Hello, what is the typical practice followed to notify job failures? Is it to include tlogcatcher linked to a tsend email in every job? or to link a tsendemail to every component or can it be setup in execution plan ? or are there any other ways to do it. THanks.
It depends on what somebody has to do when a job fails. Sending an email is a good idea. It could also a good idea to start a job next to the failed job to restore the previous state or avoid further processing. The most useful information between jobs are the return code (or exist code or error code == always the same). Return code == 0 means everything is fine and all others means there is something wrong or not fully OK. I would suggest differentiate between: * those problems wich can be solved by a rerun of the job (e.g. a resource for the job is not ready like databases or file servers) and * those problems which are caused by wrong input data and * those problems which are caused by an programming error of the job.
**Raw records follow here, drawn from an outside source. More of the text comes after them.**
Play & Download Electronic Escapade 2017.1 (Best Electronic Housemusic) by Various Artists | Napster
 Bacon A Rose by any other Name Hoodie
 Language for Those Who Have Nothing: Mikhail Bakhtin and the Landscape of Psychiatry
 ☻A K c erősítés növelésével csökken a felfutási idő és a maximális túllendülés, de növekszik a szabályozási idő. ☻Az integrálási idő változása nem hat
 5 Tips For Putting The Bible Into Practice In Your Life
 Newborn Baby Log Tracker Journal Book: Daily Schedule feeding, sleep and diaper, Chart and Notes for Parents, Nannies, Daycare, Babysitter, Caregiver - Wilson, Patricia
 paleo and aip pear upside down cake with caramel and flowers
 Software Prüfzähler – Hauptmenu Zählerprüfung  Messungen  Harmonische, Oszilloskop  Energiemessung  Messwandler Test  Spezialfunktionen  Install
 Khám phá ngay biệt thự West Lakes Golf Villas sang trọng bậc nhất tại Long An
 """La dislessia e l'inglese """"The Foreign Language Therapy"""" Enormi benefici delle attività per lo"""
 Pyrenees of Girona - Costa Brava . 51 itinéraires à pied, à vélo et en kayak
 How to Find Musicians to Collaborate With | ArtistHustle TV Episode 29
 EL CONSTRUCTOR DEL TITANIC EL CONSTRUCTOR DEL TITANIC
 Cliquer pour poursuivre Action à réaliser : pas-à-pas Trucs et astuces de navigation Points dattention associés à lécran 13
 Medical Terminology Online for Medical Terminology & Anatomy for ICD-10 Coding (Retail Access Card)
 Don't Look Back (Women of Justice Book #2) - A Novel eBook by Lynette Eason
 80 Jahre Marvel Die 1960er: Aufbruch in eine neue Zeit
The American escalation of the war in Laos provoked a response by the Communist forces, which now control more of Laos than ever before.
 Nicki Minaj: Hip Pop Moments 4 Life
Thats a good suggestion to categorize errors by Jlolling. But i am wondering about industry standards followed to notify production support team of the job failures. Are the TAC generated notifications as informative as a job with logcatcher - sendemail components? are jobs with logcatcher more resource intensive?
You could also try the - unfortunately outdated tSNMP component. It is a common way to track the reliability of software components via SNMP to things like Nagios or Icinga. You could also send emails to a trouble ticket system like OTRS. In this case you get a ticket and you can define who will be notified next.